Top of SOURCE MATERIAL

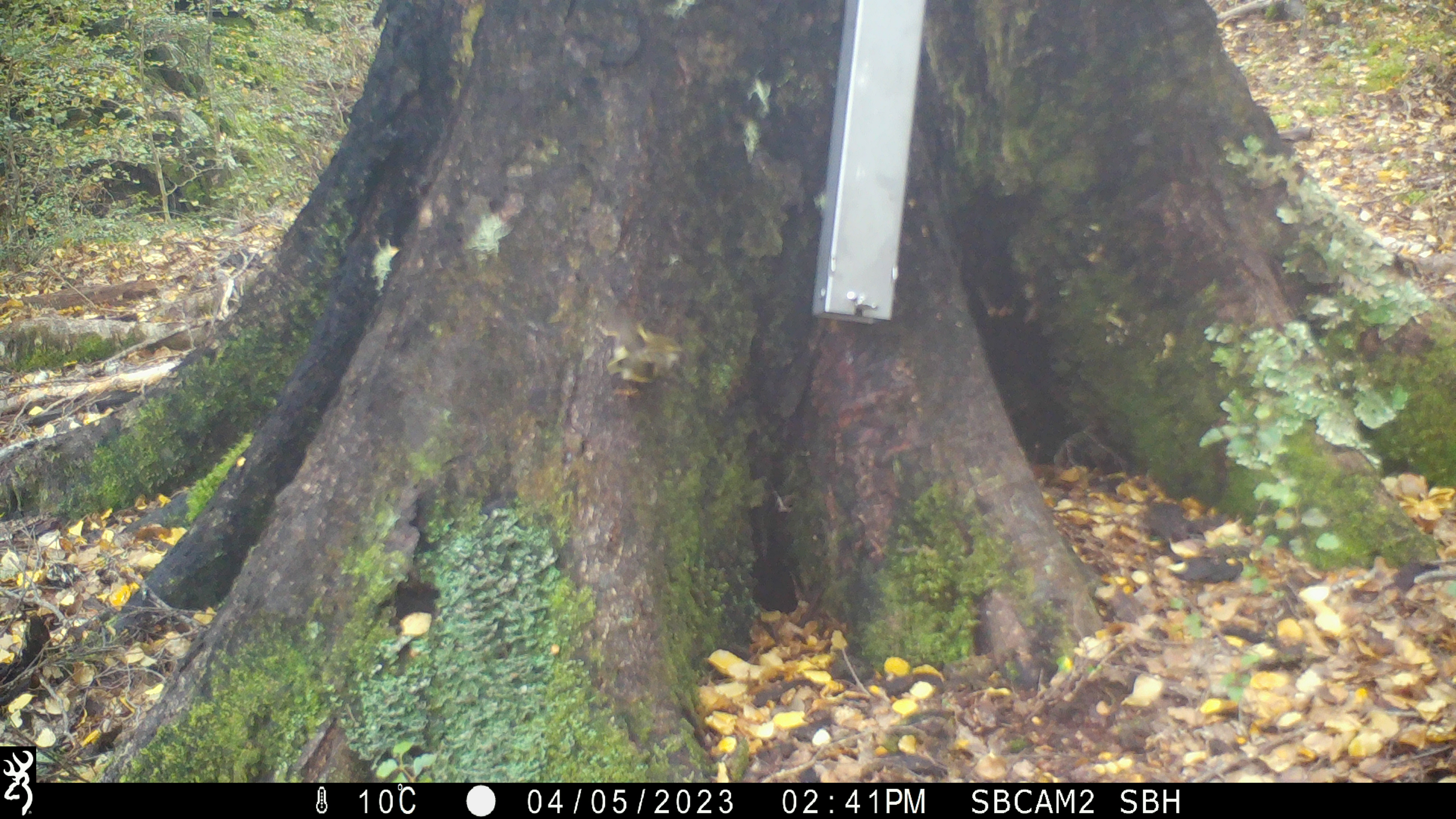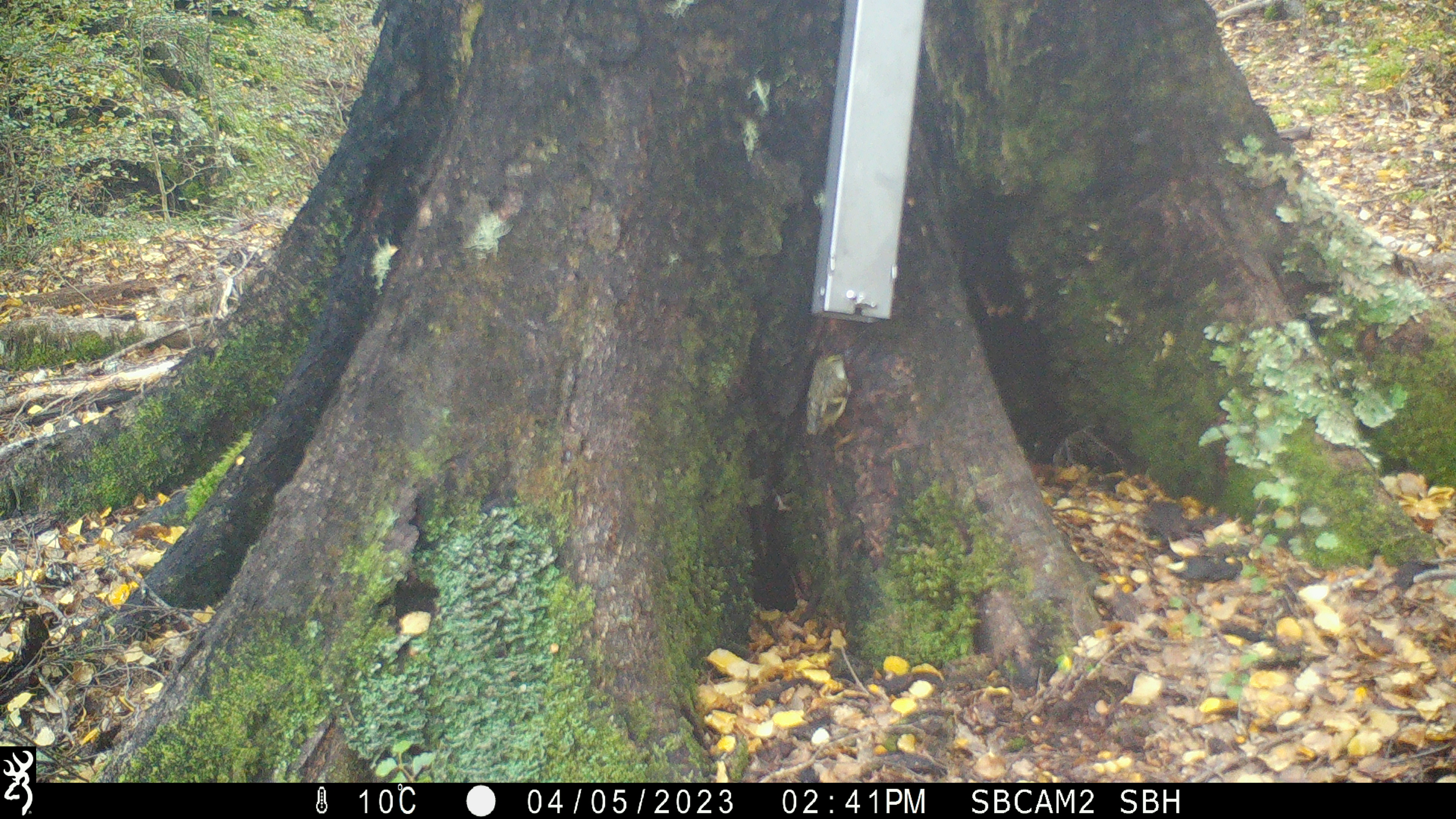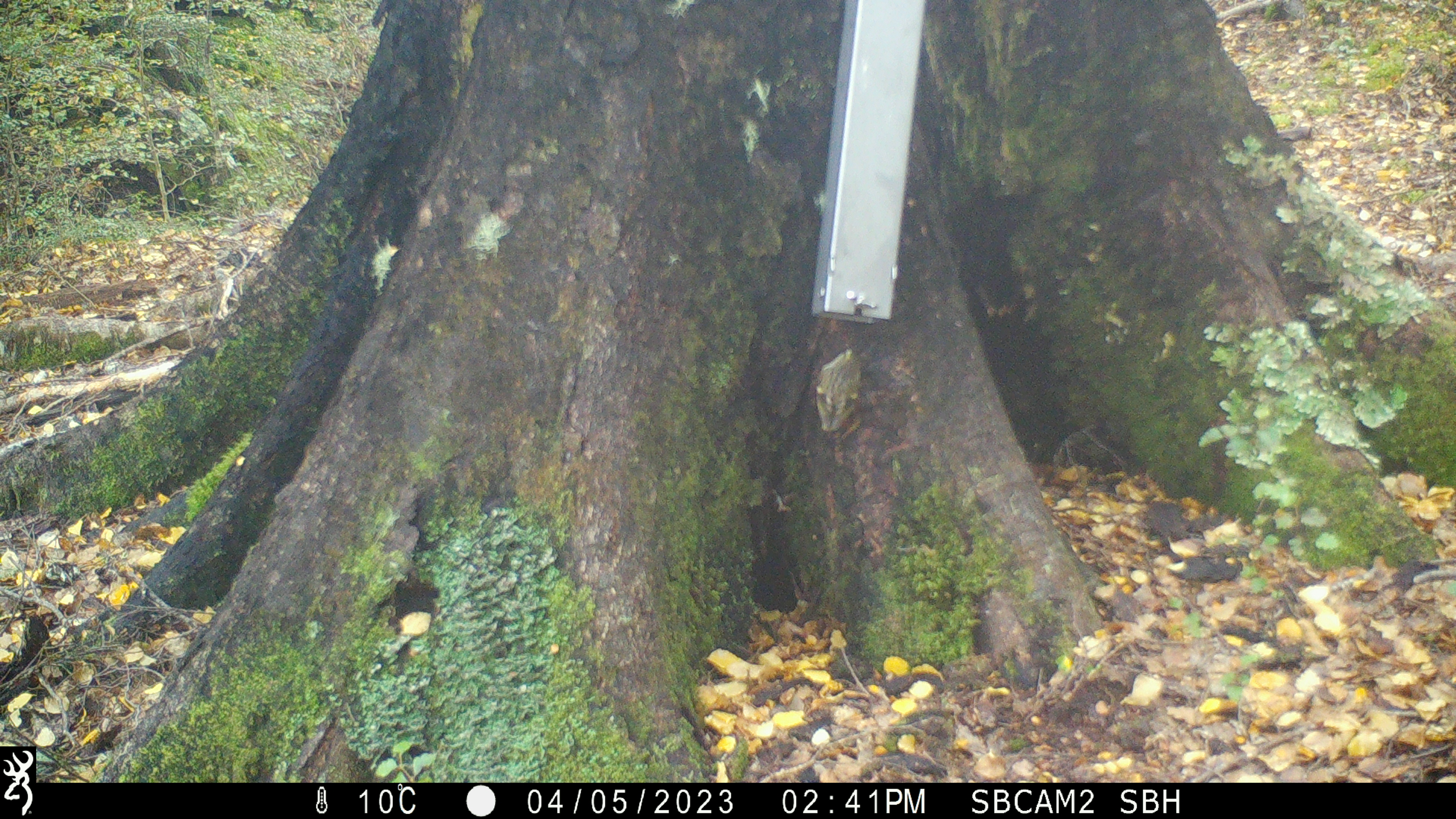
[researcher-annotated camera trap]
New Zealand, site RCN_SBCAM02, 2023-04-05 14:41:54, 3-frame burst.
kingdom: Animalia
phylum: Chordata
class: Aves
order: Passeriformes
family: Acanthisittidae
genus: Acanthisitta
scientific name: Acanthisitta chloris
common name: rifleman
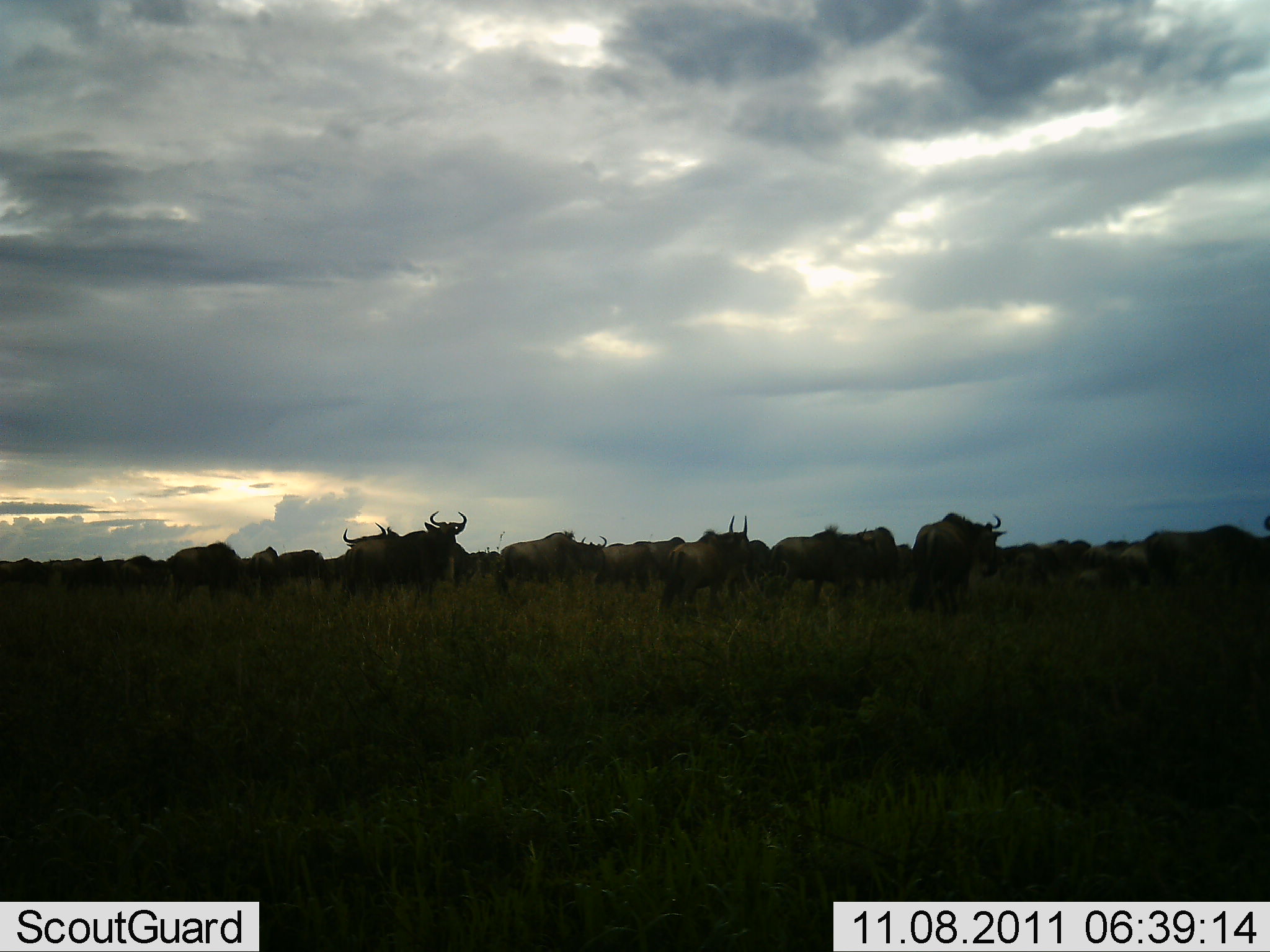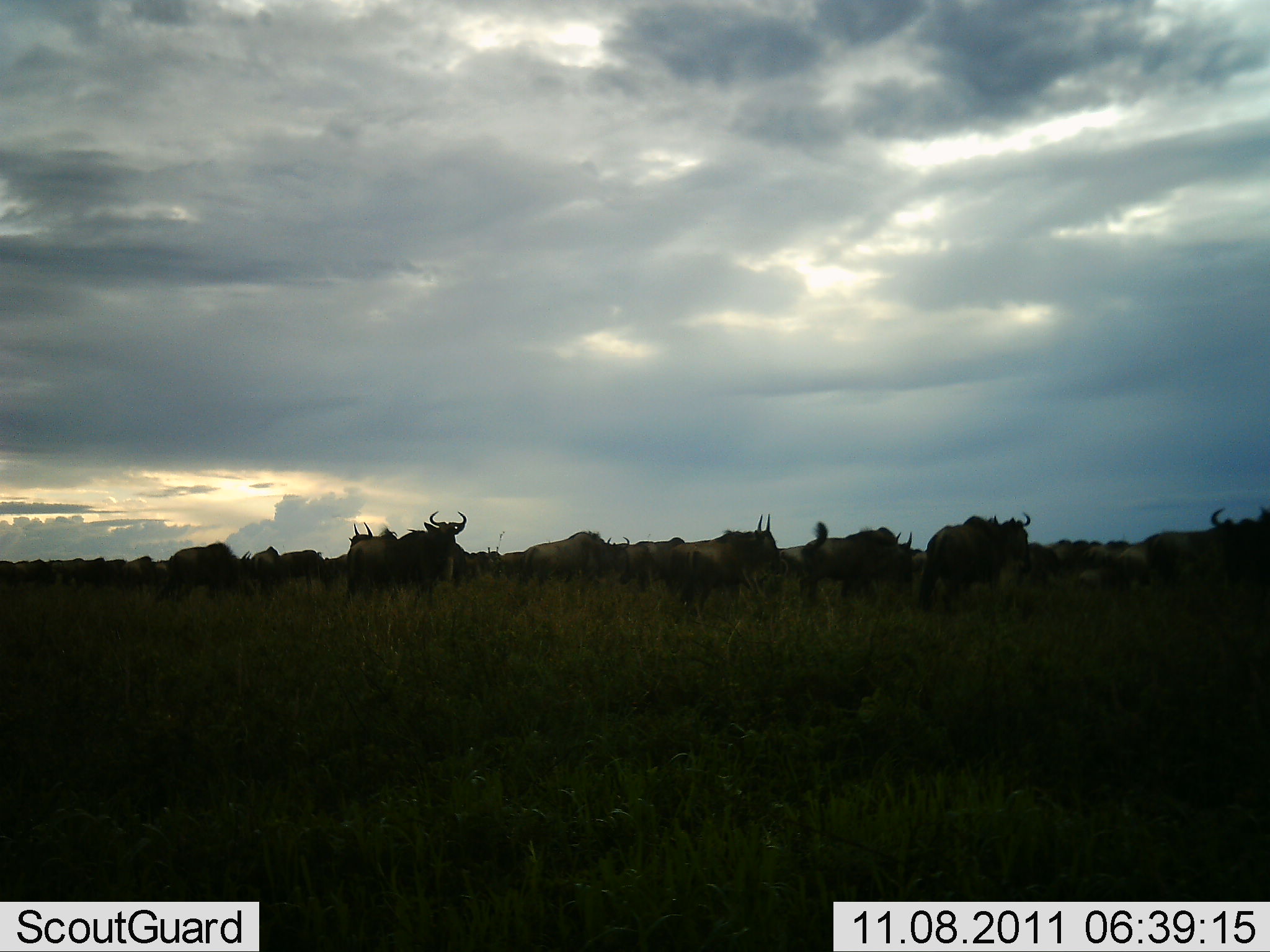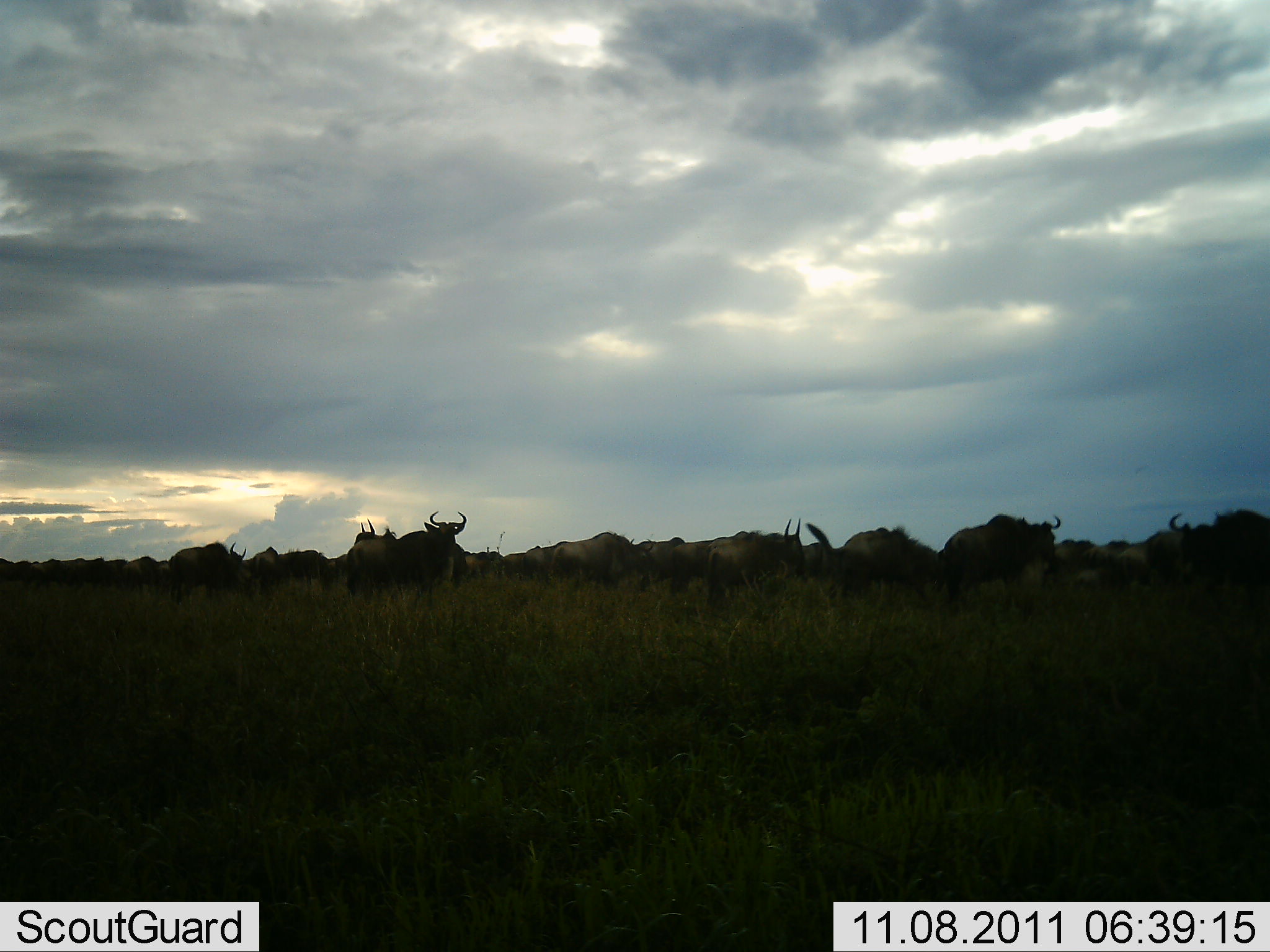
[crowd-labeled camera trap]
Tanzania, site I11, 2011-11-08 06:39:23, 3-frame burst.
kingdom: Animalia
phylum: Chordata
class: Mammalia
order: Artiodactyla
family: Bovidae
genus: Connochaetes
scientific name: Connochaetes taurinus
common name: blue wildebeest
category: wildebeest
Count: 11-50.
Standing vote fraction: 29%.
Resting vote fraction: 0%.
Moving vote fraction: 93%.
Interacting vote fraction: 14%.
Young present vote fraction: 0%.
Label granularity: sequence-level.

Bottom of SOURCE MATERIAL

- **TASK BRIEF**:
Every record must be copied exactly, with the pictures left out.

- **OUTPUT FOR THIS TASK**:
[researcher-annotated camera trap]
New Zealand, site RCN_SBCAM02, 2023-04-05 14:41:54, 3-frame burst.
kingdom: Animalia
phylum: Chordata
class: Aves
order: Passeriformes
family: Acanthisittidae
genus: Acanthisitta
scientific name: Acanthisitta chloris
common name: rifleman
[crowd-labeled camera trap]
Tanzania, site I11, 2011-11-08 06:39:23, 3-frame burst.
kingdom: Animalia
phylum: Chordata
class: Mammalia
order: Artiodactyla
family: Bovidae
genus: Connochaetes
scientific name: Connochaetes taurinus
common name: blue wildebeest
category: wildebeest
Count: 11-50.
Standing vote fraction: 29%.
Resting vote fraction: 0%.
Moving vote fraction: 93%.
Interacting vote fraction: 14%.
Young present vote fraction: 0%.
Label granularity: sequence-level.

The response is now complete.